Materials used in these studies included PMMA substrates for the fabrication of the μSPE devices and 250 μm thick cover plates (Plaskolite, Columbus, OH); 177 μm ID polyetheretherketone (PEEK) tubing (IDEX, Oak Harbor, WA); microcentrifuge tubes (Ambion, Foster City, CA); and 4–15% Western blotting gels with PVDF membranes (BioRad, Hercules, CA). Micro-90 and sodium dodecyl sulfate (SDS) were obtained from Fisher Scientific (Houston, TX). Nuclease-free H2O, reagent-grade isopropyl alcohol (IPA), 2-(4-morpholino)-ethane sulfonic acid (MES, pH = 5.0), and bovine serum albumin (BSA) were used as received and secured from Sigma-Aldrich (St. Louis, MO). 1× phosphate-buffered saline (PBS, pH = 8.2) was obtained from Life Technologies, Carlsbad, CA. 1-ethyl-3-(3-dimethylaminopropyl)carbodiimide (EDC), N-hydroxysuccinimide (NHS), sulfosuccinimidyl-2-(biotinamido)-ethyl-1,3′-dithiopropionate (sulfo-NHS-SS-biotin), NeutrAvidin, fluorescein-conjugated avidin (FITC-avidin), PageRuler Prestained Protein Ladder, the Mem-PER Plus Membrane Protein Extraction Reagent Kit, and the Biotin Quantification kit were all purchased from Pierce Biotechnology (Rockford, IL). Tris/Glycine/SDS buffer, β-mercaptoethanol, Tween-20, bromophenol blue, Tris-buffered saline, and the BioRad Mini-PROTEAN System were purchased from BioRad (Hercules, CA). 3-[(3-cholamidopropyl) dimethylammonio]-1-propanesulfonate hydrate (CHAPS), thiourea, urea, magnesium acetate, Tris-HCl, glycerol, monoclonal anti-β-actin antibody and L-Lysine were also purchased from Sigma Aldrich. The ECL Western blotting detection kit and secondary antibody were obtained from GE Life Sciences (Pittsburgh, PA).

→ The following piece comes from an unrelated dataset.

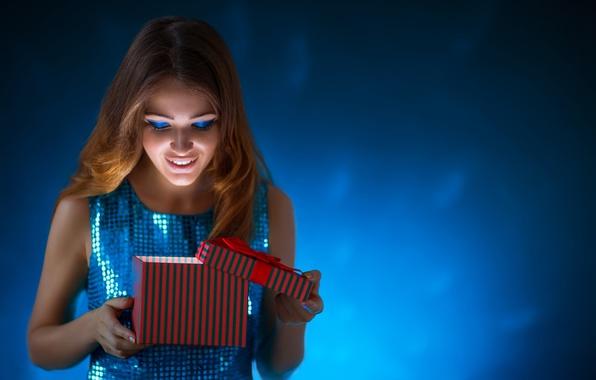 nastroenie-novogodnee-happy-new-year-krasivaia-devushka-eva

Monoclonal anti-EpCAM antibodies were received from R&D Systems (Minneapolis, MN). MCF-7 cells were cultured according to ATCC protocols using MEM Alpha (1X)/insulin/10% FBS (fetal bovine serum) (Life Technologies, Carlsbad, CA). TrypLE express (Life Technologies) was used to detach cells from the flask surface.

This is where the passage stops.